**Work to complete**
Write the next part of the text below on making a standard solution, picking up after its last numbered step.

**Page extract**
— Start —

A standard solution is one that has a precisely known concentration. Making a standard solution involves dissolving a precisely-known mass of solute in a precisely-known volume of pure water.

The procedure to make 250 cm3 of a standard solution is:

1. Weigh out the required mass of solute using a balance with sufficient decimal places.
2. Transfer the solid to a beaker, washing any residual solid into the beaker with distilled water.
3. Add sufficient distilled water to dissolve the solid, but less than 250 cm3 , and stir with a glass rod to help the solid dissolve.
4. Once the solid has dissolved, transfer the solution using a funnel into a 250cm3  volumetric flask.
5. Wash the remaining solution from the beaker into the volumetric flask with a little distilled water, and rinse the glass rod and funnel into the volumetric flask with distilled water, ensuring that the total volume of the solution still does not exceed 250cm3 .
6. Use a pipette to bring the volume of the solution in the volumetric flask up to the graduated mark, so that the bottom of the meniscus is on the mark.

— End —

**Raw data**

— Start —

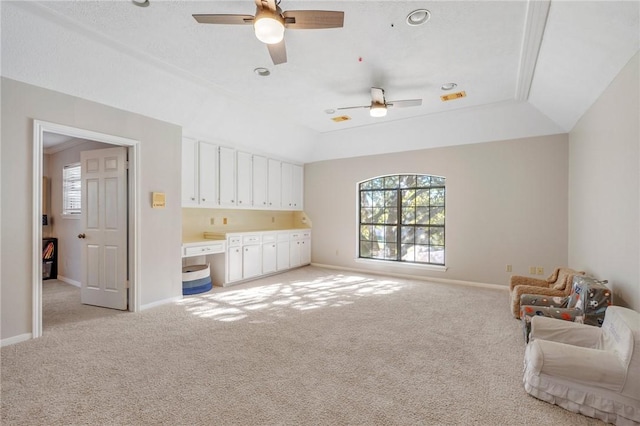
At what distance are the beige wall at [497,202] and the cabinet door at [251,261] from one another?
237 centimetres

— End —

**Response to the task**
7. Stopper the volumetric flask and invert a few times to thoroughly mix the solution.

N.B.    A volumetric flask is a precision piece of glassware and must never be heated.

## Amount of substance

When carrying out reactions, we do all our calculations in moles. Moles are the correct System Internationale (SI) unit for ‘amount of substance’. We need to understand that the numbers in front of formulae in balanced equations (the stoichiometry) are numbers of moles.

### Using masses (solids, liquids or gases)

Solids are measured out by mass. Sometimes masses of pure liquids may be measured out, although volume would be more usual. Masses of gases are occasionally used.

We convert to/from moles using: moles = mass ÷ Mr       and        mass = moles × Mr

### Using volume and density (pure liquids)

For pure liquids, the density of the liquid (units: grams per cm3) is used to allow us to convert between volume and mass. We need to ensure the volume of liquid is measured in the same units as the density – cm3 is most convenient.

mass = volume (in cm3) × density,  therefore    moles = (volume × density) ÷ Mr

and   volume (cm3) = (moles x Mr) ÷ density

### Using volume and concentration (for solutions only)

As previously explained, for a solution we use: moles = concentration x volume (in dm3)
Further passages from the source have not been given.